Rien
Camarade,
J’essaie de faire sens de tout ce qui se passe mais je n’y arrive pas. Les manifs de flics cagoulés et armés, les milices de fachos dans les rues de Bordeaux (mais ça va, ils ont une page FB « rassurante »), la trahison permanente du PS, l’eau qui monte, la surenchère raciste grotesque de la primaire de droite – sérieusement j’attends celui qui proposera qu’on interdise le voile aux chiottes ou que sais-je – et puis Fillon à la télé qui dit « Pas de repentance sur l’esclavage », au milieu d’une quantité invraisemblable d’horreurs et d’énormités, mais bizarrement les gros titres du lendemain c’est quand quelqu’un ose lui dire qu’il est raciste -, et l’étau de la surveillance électronique (coucou les gars) qui oblige à peser ses moindres paroles, même privées, la Hollande et la Pologne et la Hongrie et la Turquie qui nous donnent un aperçu, dans l’ordre, des prochaines étapes qui nous attendent – bref, je ne comprends plus rien.
Dans 3 semaines je retourne à Berlin pour me changer les idées, fumer des cigarettes et me décider pour savoir si on pourrait y vivre ou non. Là non plus je ne sais pas. C’est cool, presque trop pour être honnête, il y a une école pour mes enfants, on aurait les moyens d’avoir un appartement décent et un atelier, bref il y a une vie possible pour nous. Moi je serais heureux, [mon fils] aussi, je pense (il est heureux partout). [Ma compagne] et [ma fille] je ne sais pas – [ma fille] a passé toute sa vie ici, elle panique au moindre changement ou dès qu’elle ne comprend pas absolument tout ce qui se passe, et en même temps ça lui ferait du bien de sortir un peu de ce bled mortifère.
[Ma compagne] voudrait être convaincue que ce sera mieux, qu’on ne trouvera pas en arrivant une merde similaire à celle qu’on laisserait derrière nous, avec en plus une nouvelle langue à apprendre, des amis à se refaire, etc. Je le crois mais je ne peux pas le certifier, c’est difficile de séparer l’attrait de l’exotisme des choses réellement enviables.
Vu d’ici, je suis d’abord jaloux du militantisme honnête et droit, très premier degré, des Allemands, qui me paraît moins usé, moins amer que le nôtre. En France on ne peut même plus croire à des choses aussi simples que l’antiracisme, qui est devenu un outil de préservation de la bonne conscience de vieux franchouillards (je trouve incroyable la rapidité avec laquelle « islamo-gauchiste » est devenu une invective répandue et acceptée, proférée par tout le monde, du FN aux éditorialistes en passant par Valls). Tout est tellement foutu que les gens avec un reste de conscience politique préfèrent se réclamer d’une écologie de salon matinée de spiritualité new age, fondamentalement obscurantiste, plutôt que d’institutions définitivement décrédibilisées comme des partis politiques ou des associations. Je ne fais pas exception. Les militants qui restent sont victimes d’une répression policière qui ne choque personne, au contraire, elle fait rire, parce que qu’il s’agit nécessairement de « bobos » que tout le monde est bien content de voir punis – on en est quand même arrivé au point où des gens avec un pavillon et deux bagnoles traitent de bourgeois ceux qui vivent dans des appartements minuscules et se déplacent en transport en commun.

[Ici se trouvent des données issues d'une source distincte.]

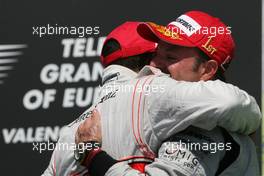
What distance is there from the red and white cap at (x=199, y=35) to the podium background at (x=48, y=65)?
1.67 m

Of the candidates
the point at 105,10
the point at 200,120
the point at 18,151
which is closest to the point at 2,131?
the point at 18,151

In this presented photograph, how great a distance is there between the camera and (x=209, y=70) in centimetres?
200

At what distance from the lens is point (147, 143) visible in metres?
1.84

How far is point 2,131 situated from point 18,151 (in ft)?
0.42

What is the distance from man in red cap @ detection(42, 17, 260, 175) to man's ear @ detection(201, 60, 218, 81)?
13 cm

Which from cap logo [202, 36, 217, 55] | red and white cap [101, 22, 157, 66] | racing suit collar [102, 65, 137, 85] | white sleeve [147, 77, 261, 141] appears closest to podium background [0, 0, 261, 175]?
red and white cap [101, 22, 157, 66]

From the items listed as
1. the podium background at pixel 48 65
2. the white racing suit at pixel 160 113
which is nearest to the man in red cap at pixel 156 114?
the white racing suit at pixel 160 113

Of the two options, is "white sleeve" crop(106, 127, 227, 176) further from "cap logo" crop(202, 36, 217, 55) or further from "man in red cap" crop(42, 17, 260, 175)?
"cap logo" crop(202, 36, 217, 55)

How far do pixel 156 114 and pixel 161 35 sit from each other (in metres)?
0.29

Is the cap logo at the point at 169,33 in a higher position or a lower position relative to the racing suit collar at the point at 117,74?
higher

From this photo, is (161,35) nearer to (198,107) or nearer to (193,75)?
(193,75)

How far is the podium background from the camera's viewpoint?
3.80m

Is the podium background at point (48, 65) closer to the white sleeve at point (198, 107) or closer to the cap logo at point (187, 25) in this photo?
the cap logo at point (187, 25)

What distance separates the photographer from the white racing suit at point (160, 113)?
1762 millimetres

Il y a bien quelque chose de vrai dans cette haine de classe instinctive et apparemment irrationnelle : les pauvres sont bien conscients qu’ils sont en train de se faire avoir, et ils dirigent leur ressentiment vers ceux qui n’ont pas encore été rattrapés par le déclassement. Les vieux sont dans l’incompréhension totale parce qu’ils refusent de voir à quel point la vie est plus dure pour les générations actuelles qu’elle ne l’était pour eux au même âge – tant qu’ils ont leurs 4×4 et leurs barbecues et leur aquagym et que rien ne fait baisser le prix de leur maison, le monde peut bien s’effondrer. Et d’ailleurs il s’effondre.

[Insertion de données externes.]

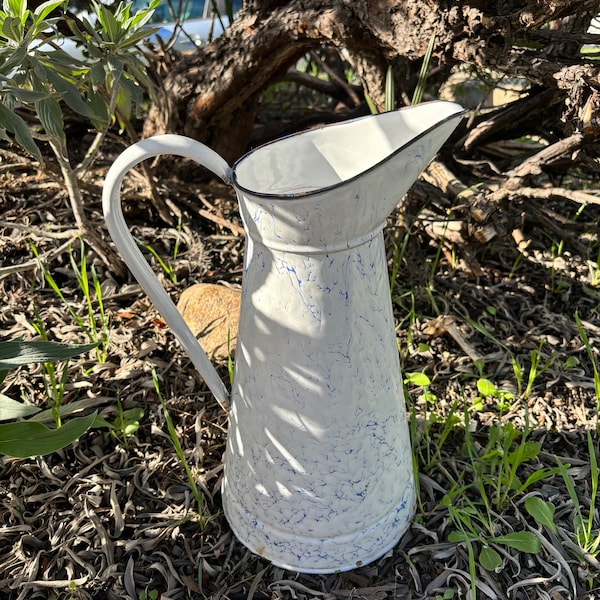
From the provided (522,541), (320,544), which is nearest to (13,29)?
(320,544)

Et en même temps personne ne veut admettre que le modèle de normalité que les gens ont en tête – le plein emploi, le pavillon et les deux bagnoles, justement, la famille nucléaire et productive, l’ordre, l’industrie triomphante, bref le giscardpunk – que cette société-là ne reviendra plus, n’a sans doute jamais existé autrement que comme horizon, et n’a de toute façon jamais été souhaitable. Alors peut-être qu’il serait temps de se donner d’autres ambitions. On pourrait reconnaître que l’histoire de ce pays, ses torts, leurs conséquences parfois inattendues, font partie de son identité. On pourrait regarder les choses telles qu’elles sont et avancer, au lieu de se replier sur des « valeurs » sans intérêt (gastronomie), voire dangereuses (gauloiseries).
Ici, au Disneyland des vieux chasseurs, on devait accueillir des réfugiés de Calais dans un centre de vacances. C’était temporaire mais tout le monde était déjà en train de flipper (voir ce reportage édifiant pour avoir une idée). A peine arrivés, au milieu d’engueulades publiques consternantes entre mairie, préfecture, et gens chargés de l’accueil, eh bien ils se sont enfuis, les réfugiés. Ceux-là même qu’on accuse de venir nous voler notre pain, nos maisons et nos hôpitaux, ils ne rêvent que d’aller ailleurs.
Je suis chaque fois surpris de constater à quel point la légende nationale à base de résistance, d’universalité des droits de l’homme et de philosophes imbittables est vigoureusement implantée.
Quand je parle de l’Allemagne (parfois avec des étoiles dans les yeux, il est vrai, parce que je revois mes 16 ans), je suis également surpris de voir à quel point les gens, jeunes ou vieux, sont prompts à sortir des blagues à base de nazis / casques à pointe, voire à demander aux Allemands de ne pas la ramener.
Ils semblent sincèrement persuadés que la France était du côté des vainqueurs en 45. Collaboration ? Connaît pas. Quelques pommes pourries. Le coeur de la Frrrrrance est resté pur, monsieur ! Alors que les Allemands ne la ramènent pas ! L’Algérie ? Ils n’étaient pas si malheureux ! Halte à la culpabilisation de notre beau pays.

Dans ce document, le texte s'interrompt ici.